While many policies with large limits are reinsured, policyholders typically never meet any of the reinsurer’s representatives. In fact, most policyholders have no idea that their insurer has reinsured their policy. During litigation, however, reinsurance information can be a vital tool in rebutting coverage defenses and resolving disputes.
Just as an association has a contract with its insurance carrier, an insurance carrier has a contract with the applicable reinsurers. These agreements generally provide the terms and conditions of the reinsurance relationship and can spell out the rights and obligations of the insurance carrier and the reinsurer. While reinsurers are almost always involved in the claim or litigation filed by a policyholder, often reinsurers have the ability to join in the investigation or defense of the litigation and have the ability to participate in the decisions on coverage and amounts paid.

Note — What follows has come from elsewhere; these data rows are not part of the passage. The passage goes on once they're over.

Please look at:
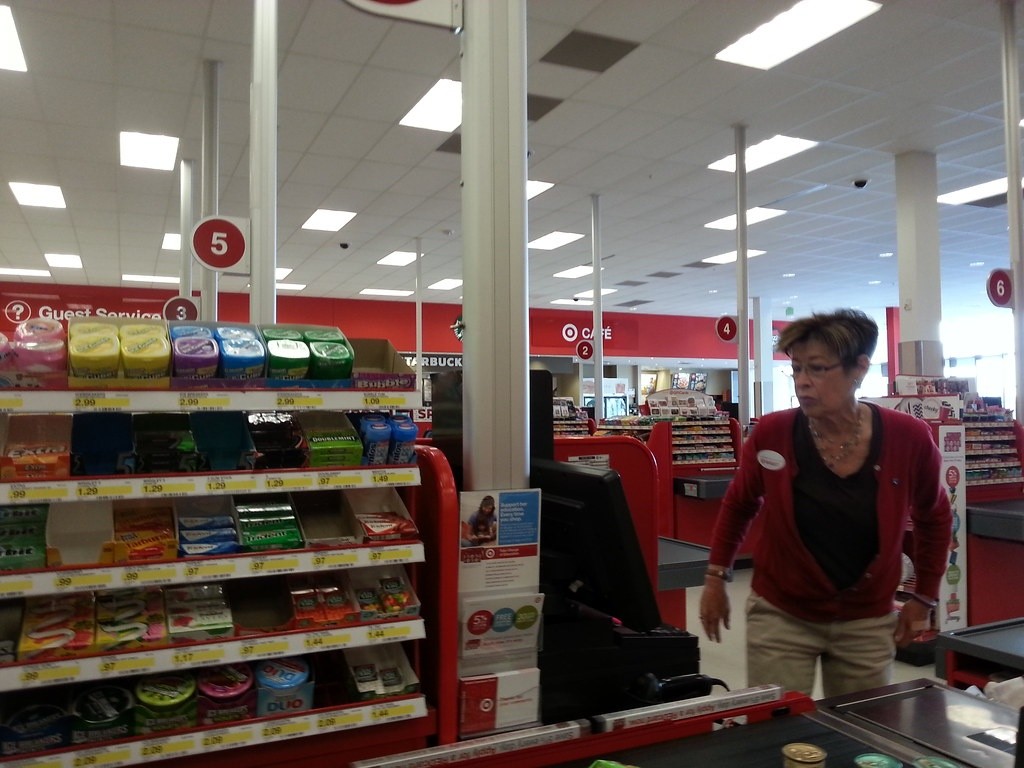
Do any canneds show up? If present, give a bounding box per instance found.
[782,742,827,768]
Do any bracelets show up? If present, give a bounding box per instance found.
[705,567,732,583]
[912,593,938,608]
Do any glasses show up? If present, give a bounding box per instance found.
[781,359,842,377]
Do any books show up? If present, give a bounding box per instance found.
[459,488,540,622]
[461,592,545,656]
[459,667,541,735]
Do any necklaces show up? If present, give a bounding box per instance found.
[807,403,864,469]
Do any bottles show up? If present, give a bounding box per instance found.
[916,380,936,394]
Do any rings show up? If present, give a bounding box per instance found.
[699,616,705,619]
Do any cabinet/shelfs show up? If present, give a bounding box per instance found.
[553,416,759,631]
[0,389,429,768]
[964,420,1024,627]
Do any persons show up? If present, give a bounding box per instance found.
[460,495,498,546]
[700,306,954,702]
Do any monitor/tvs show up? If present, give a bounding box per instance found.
[530,456,663,634]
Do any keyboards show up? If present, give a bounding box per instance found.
[637,625,689,638]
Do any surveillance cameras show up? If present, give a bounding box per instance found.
[573,298,578,301]
[340,244,349,249]
[851,177,871,188]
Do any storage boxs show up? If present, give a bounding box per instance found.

While many insurers will argue that their reinsurance agreements are not discoverable by a policyholder during coverage litigation, the vast majority of courts have disagreed. Federal Rule of Civil Procedure 26(a)(1)(D) requires the production of:
Any insurance agreement under which any person carrying on an insurance business may be liable to satisfy part or all of a judgment which may be entered in the action or to indemnify or reimburse for payments made to satisfy the judgment.
Because reinsurance agreements undoubtedly fall into these categories, Rule 26 requires them to be disclosed. The rule is absolute and does not require any showing of relevance. See, e.g., National Union Fire Ins. Co. of Pittsburgh, Pa. v. Continental Illinois Corp., 116 F.R.D. 78, 83-84 (N.D.Ill.1987).
Aside from the agreements, communications between an insurer and any applicable reinsurer can play an important role in a number of ways. Numerous courts have allowed these communications to be discovered by policyholders in litigation with their insurers for a variety of purposes including as extrinsic evidence of the meaning of an ambiguous policy provision, to defend against allegations of a material misrepresentation in the insurance application, to rebut a late notice or fraud allegation, and to reconstruct a lost policy. Medmarc Cas. Ins. Co. v. Arrow Int’l, Inc., 2002 WL 1870452, at *3-4 (E.D.Pa. July 29, 2002).
With the current financial climate, reinsurance is playing a large role in the United States as well as foreign markets. When dealing with large losses, it is important to understand the role reinsurers play and the potential impacts that these entities can have on the claim and any subsequent litigation.